### How to complete this task
Could you pick up the comment thread about returning a 500 versus a 400 error from a web service and carry it on from its last comment?

### Text excerpt
---
Comments (7)

  1. Anonymous says:

    Thank you for submitting this cool story – Trackback from DotNetShoutout

  2. Anonymous says:

    #.think.in infoDose #18 (26th Jan – 20th Feb)

  3. cheeso says:

    Hey bags? how are you?  Nice example.  re: your comment that "defaults change":  I actually think the 500 error is reasonable to return.  If a service throws, then the standard ServiceHost treats it as an exception on the server side.  Totally reasonable for the WebServiceHost2 to do that. The behavior of WebServiceHost seems surprising.

  4. Garry Trinder says:

    Things are good!  Thanks for asking.

    In some cases the 500 is good, in others a 400 is more appropriate.  My example was that someone requested a page with a size of 0 or negative.  That is not really a server error, rather a bad request.  If you were not sure what went wrong in this case and were handed a 500, you might think that the service had an issue, when the issue was with your request.
---
### Information
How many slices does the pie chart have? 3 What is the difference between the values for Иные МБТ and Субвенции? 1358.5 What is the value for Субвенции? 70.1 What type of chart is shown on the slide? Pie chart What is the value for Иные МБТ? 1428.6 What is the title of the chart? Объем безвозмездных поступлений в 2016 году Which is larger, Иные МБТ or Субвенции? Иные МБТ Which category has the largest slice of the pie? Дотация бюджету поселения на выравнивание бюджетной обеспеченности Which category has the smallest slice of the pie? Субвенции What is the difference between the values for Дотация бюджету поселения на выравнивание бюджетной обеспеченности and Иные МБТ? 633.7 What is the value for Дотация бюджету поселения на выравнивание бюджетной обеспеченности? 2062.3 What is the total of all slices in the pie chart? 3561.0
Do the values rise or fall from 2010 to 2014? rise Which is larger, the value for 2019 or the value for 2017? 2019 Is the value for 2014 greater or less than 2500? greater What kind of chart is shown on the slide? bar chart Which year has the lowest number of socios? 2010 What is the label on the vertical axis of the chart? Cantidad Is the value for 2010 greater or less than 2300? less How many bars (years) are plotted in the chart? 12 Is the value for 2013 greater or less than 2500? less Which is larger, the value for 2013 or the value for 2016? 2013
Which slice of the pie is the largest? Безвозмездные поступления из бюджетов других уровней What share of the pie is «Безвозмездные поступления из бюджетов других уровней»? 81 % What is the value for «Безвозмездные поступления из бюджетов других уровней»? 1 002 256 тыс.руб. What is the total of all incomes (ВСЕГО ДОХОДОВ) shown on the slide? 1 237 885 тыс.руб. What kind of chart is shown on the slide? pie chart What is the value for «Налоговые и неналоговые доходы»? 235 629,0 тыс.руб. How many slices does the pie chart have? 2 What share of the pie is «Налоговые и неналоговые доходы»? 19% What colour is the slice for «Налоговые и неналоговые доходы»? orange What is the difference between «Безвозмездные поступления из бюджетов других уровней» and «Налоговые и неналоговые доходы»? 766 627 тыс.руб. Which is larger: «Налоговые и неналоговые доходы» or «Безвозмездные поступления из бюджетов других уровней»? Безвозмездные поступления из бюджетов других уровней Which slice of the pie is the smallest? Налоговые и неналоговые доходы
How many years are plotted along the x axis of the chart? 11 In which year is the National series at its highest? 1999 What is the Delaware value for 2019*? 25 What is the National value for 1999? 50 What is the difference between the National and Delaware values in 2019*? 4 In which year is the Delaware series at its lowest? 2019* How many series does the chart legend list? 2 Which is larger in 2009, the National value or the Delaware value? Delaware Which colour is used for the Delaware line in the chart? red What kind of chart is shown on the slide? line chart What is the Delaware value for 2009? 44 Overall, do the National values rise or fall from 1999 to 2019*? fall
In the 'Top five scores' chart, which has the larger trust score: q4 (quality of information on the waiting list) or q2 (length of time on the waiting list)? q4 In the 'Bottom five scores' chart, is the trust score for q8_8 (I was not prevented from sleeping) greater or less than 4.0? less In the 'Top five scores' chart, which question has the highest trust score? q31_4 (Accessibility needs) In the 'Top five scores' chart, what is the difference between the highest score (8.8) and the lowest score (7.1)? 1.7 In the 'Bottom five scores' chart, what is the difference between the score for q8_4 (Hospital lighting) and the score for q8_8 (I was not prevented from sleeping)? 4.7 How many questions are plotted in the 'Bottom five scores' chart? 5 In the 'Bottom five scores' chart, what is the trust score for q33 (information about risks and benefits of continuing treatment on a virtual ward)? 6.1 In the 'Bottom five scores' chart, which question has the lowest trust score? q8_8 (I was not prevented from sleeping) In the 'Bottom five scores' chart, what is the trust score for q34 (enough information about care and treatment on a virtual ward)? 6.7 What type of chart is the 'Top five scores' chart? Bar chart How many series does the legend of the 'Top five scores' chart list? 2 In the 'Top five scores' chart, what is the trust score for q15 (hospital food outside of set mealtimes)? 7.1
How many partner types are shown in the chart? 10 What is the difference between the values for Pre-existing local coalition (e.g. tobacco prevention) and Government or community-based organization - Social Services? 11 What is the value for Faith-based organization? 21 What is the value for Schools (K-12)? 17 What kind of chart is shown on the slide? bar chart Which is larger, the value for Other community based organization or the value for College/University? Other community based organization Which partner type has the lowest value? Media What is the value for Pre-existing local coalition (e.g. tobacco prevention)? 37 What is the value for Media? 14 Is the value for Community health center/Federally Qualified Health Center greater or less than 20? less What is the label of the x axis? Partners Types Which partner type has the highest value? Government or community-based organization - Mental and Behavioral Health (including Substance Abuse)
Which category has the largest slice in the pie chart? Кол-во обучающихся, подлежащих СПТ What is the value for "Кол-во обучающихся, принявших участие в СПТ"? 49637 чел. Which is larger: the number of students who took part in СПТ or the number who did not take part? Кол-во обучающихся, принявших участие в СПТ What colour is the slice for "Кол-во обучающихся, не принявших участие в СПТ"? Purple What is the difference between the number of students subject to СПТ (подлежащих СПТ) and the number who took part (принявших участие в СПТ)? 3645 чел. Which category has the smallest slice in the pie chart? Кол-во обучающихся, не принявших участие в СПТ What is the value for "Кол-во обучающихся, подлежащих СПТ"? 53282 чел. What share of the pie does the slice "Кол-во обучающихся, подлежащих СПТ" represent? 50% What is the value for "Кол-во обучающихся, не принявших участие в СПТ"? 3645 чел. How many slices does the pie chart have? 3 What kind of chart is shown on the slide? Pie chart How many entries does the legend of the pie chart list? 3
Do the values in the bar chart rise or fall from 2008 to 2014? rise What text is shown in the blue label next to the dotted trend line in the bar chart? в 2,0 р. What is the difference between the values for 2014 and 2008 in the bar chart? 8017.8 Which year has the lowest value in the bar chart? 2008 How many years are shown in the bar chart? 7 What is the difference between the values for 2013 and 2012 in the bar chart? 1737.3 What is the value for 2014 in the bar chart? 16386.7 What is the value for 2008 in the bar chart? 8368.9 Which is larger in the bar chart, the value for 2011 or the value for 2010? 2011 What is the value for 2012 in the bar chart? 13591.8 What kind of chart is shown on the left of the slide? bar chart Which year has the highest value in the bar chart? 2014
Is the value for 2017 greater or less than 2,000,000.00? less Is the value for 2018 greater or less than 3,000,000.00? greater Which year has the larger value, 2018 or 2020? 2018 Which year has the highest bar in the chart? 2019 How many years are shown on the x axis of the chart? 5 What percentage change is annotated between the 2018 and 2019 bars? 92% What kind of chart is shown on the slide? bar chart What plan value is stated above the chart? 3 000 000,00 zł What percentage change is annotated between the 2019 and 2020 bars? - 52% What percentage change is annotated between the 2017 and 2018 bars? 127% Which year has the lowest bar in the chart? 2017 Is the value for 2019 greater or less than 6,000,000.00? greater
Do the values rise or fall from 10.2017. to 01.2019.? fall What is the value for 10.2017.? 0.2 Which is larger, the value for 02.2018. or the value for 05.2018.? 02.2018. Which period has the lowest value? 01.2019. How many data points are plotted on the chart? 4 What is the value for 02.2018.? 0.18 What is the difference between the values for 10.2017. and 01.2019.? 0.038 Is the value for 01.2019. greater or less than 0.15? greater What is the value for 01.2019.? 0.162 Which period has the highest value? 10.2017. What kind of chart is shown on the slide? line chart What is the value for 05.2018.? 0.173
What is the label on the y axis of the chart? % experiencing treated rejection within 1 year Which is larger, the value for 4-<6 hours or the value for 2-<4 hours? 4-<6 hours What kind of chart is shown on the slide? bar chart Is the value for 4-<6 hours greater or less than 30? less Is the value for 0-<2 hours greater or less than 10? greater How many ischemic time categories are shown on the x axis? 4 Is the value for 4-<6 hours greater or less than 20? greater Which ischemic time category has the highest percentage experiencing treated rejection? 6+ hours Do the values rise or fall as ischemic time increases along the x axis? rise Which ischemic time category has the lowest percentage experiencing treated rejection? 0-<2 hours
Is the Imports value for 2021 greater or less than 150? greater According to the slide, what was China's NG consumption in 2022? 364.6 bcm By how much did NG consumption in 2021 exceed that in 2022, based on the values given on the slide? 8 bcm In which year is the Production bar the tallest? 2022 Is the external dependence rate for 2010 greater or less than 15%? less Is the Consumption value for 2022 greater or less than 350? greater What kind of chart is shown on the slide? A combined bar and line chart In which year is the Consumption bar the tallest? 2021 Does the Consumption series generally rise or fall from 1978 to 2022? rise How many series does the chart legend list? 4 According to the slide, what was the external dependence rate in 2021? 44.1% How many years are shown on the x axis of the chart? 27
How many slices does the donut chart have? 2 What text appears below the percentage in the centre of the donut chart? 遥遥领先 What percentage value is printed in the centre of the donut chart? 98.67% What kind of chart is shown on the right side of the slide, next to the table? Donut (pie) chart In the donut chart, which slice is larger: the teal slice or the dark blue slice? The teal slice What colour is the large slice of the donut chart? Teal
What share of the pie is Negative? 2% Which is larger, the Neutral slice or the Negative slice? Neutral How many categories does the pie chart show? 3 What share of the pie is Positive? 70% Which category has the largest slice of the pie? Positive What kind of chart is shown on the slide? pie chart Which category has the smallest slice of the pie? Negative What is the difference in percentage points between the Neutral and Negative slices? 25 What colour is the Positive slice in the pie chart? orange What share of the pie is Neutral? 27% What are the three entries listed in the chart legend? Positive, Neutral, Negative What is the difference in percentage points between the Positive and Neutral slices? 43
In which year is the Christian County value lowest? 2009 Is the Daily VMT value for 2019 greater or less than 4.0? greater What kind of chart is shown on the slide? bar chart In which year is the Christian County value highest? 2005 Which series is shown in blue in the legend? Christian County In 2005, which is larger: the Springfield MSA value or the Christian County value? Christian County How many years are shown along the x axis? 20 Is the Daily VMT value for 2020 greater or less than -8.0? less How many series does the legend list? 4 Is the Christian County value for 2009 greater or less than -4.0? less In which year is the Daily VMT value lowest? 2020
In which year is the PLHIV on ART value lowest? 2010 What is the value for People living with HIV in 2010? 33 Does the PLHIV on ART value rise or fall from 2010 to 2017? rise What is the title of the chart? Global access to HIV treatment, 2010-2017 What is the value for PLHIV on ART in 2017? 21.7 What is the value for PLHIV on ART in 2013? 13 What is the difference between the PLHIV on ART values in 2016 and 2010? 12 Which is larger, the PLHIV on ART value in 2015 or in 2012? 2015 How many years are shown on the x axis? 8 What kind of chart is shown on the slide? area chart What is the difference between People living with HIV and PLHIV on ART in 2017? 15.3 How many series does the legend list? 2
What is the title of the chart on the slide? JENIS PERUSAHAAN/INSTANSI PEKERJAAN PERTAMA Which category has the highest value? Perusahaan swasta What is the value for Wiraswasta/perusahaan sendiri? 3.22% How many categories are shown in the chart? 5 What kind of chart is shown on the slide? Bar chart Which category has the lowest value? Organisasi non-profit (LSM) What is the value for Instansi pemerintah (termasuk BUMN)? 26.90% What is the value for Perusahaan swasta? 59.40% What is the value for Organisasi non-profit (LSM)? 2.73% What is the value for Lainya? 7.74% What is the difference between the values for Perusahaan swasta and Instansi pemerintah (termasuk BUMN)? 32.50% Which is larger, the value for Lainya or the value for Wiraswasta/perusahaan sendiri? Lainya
---
### Written response
    The net-net is that either default will be wrong in certain cases.  You need to control it yourself.

    Hope all is well with you…

    Bags

  5. Anonymous says:

    Thanks  for sharing this useful info

  6. Anonymous says:

    Hi,

    So if I have the following GET:

    GET http://DomainName/MyService.svc/Products?ProductId=

    Notice the "ProductId=". This will result in the following error. Is there a way to catch it and return a Bad Request stating that the ProductId was missing in the Querystring?

    400 – Bad Request.

    The server encountered an error processing the request. Please see the service help page.